**Your objective**
Return each line of the entries below that contains the string "white".
┌──
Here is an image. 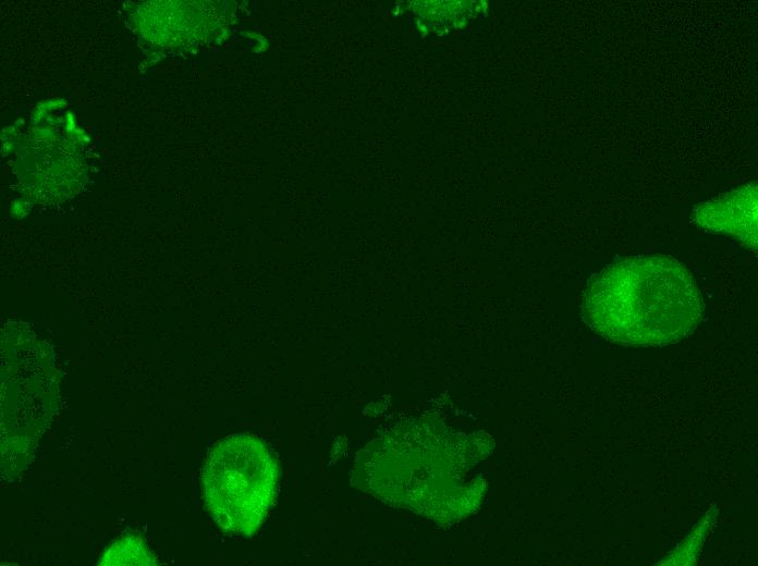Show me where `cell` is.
I'll use <instances>...</instances> for the list:
<instances>
[{
    "mask_svg": "<svg viewBox=\"0 0 758 566\" xmlns=\"http://www.w3.org/2000/svg\"><path fill=\"white\" fill-rule=\"evenodd\" d=\"M279 467L258 436L236 433L217 442L207 456L203 494L220 529L249 537L267 516L278 491Z\"/></svg>",
    "mask_w": 758,
    "mask_h": 566,
    "instance_id": "obj_2",
    "label": "cell"
},
{
    "mask_svg": "<svg viewBox=\"0 0 758 566\" xmlns=\"http://www.w3.org/2000/svg\"><path fill=\"white\" fill-rule=\"evenodd\" d=\"M704 310L689 271L664 256H636L602 269L584 311L603 337L624 345H664L687 335Z\"/></svg>",
    "mask_w": 758,
    "mask_h": 566,
    "instance_id": "obj_1",
    "label": "cell"
},
{
    "mask_svg": "<svg viewBox=\"0 0 758 566\" xmlns=\"http://www.w3.org/2000/svg\"><path fill=\"white\" fill-rule=\"evenodd\" d=\"M696 223L704 227L732 234L750 249L757 246V187L756 183L731 192L723 198L697 208Z\"/></svg>",
    "mask_w": 758,
    "mask_h": 566,
    "instance_id": "obj_3",
    "label": "cell"
},
{
    "mask_svg": "<svg viewBox=\"0 0 758 566\" xmlns=\"http://www.w3.org/2000/svg\"><path fill=\"white\" fill-rule=\"evenodd\" d=\"M100 565H152L154 557L145 543L135 537L117 540L102 556Z\"/></svg>",
    "mask_w": 758,
    "mask_h": 566,
    "instance_id": "obj_4",
    "label": "cell"
}]
</instances>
└──
**In response**
    "mask_svg": "<svg viewBox=\"0 0 758 566\" xmlns=\"http://www.w3.org/2000/svg\"><path fill=\"white\" fill-rule=\"evenodd\" d=\"M279 467L258 436L236 433L217 442L207 456L203 494L220 529L249 537L267 516L278 491Z\"/></svg>",
    "mask_svg": "<svg viewBox=\"0 0 758 566\" xmlns=\"http://www.w3.org/2000/svg\"><path fill=\"white\" fill-rule=\"evenodd\" d=\"M704 310L689 271L664 256H636L602 269L584 311L603 337L624 345H664L687 335Z\"/></svg>",
    "mask_svg": "<svg viewBox=\"0 0 758 566\" xmlns=\"http://www.w3.org/2000/svg\"><path fill=\"white\" fill-rule=\"evenodd\" d=\"M696 223L704 227L732 234L750 249L757 246V187L756 183L731 192L723 198L697 208Z\"/></svg>",
    "mask_svg": "<svg viewBox=\"0 0 758 566\" xmlns=\"http://www.w3.org/2000/svg\"><path fill=\"white\" fill-rule=\"evenodd\" d=\"M100 565H152L154 557L145 543L135 537L117 540L102 556Z\"/></svg>",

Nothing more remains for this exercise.